An interesting flip-flop on a news item happened last month. A study was published in the Am J Clinical Nutrition on October 24, showing a higher risk of blood cancers with consumption of diet soda (and by implication aspartame). As is customary, copies were released to news media a few days before so their stories would come out on publication date. Then just half an hour before publication, a news release was sent out by the Harvard Brigham and Women’s University asking the media not to run the story because “the data is weak”.
The study was significant for several reasons. It followed 115,000 adults for 22 years looking at the relation between diet soda consumption and blood cancers. The long term is necessary to determine the effects of chronic exposure, and to enable detection of cancers (the longest previous human study on aspartame toxicity was only 19 weeks). It found that men (but not women) who consumed more than 1 diet soda per day had an increased risk of non-Hodgkin lymphoma and multiple myeloma, and that both men and women had an increased risk of leukemia. The gender difference can be explained by men producing more of the enzyme ADH that converts methanol from aspartame to formaldehyde. The risk increases are small but statistically significant, and in the authors’ view warrant further study.
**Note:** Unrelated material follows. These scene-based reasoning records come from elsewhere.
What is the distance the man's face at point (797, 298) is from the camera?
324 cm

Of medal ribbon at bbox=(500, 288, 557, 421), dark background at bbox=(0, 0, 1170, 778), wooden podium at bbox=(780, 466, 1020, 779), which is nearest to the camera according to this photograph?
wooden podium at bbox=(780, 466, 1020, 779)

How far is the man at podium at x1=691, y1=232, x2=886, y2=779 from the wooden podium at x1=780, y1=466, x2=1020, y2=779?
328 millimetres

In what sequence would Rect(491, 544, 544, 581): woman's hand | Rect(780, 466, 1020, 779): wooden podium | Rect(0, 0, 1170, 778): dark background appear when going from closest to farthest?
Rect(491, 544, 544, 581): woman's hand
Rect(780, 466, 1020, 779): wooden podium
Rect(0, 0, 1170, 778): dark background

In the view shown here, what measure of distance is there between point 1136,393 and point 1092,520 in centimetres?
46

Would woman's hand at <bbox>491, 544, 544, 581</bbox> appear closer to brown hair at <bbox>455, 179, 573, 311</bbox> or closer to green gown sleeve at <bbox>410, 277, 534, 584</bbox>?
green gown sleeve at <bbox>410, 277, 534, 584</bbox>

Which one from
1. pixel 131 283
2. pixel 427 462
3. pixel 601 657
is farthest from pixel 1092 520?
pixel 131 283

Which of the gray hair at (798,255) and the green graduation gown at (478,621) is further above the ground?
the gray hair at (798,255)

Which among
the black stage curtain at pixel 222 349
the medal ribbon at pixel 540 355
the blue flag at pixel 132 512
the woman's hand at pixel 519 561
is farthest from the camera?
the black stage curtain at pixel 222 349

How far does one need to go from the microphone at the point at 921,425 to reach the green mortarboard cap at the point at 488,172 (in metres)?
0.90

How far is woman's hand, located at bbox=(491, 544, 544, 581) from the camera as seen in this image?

So was the publication of the study premature? Or could there possibly be some industry pressure put on the university to recant? A 2006 New York Times article reported that all of the industry-funded studies on aspartame (to date) found it safe, while 92% of the independent studies found significant problems. The US FDA has had more adverse reports on aspartame than all other food additives combined. Another article on aspartame [The Defense of Diet Soda] listed some of the health problems linked by studies to diet sodas: heart attacks, strokes, cancers, osteoporosis, tooth decay, and nervous system disorders. And while some studies show improved weight loss for diet soda drinkers, there are many others that don’t or show the opposite – that diet sodas cause weight gain. So there are many reasons to avoid diet sodas and really no reason to drink them. The pulling of the news story reminds me of a line by Hamlet’s mother: “the lady doth protest too much, methinks”.
Two other online articles on this subject that I referred to were: "Study: Aspartame linked to blood cancers" by E. Hector Corsi, Digital Journal, 7 Nov 2012, and "Aspartame Associated with Increased Risk of Blood Cancers in Long-Term Human Study" by Dr. Joseph Mercola, 7 Nov 2012.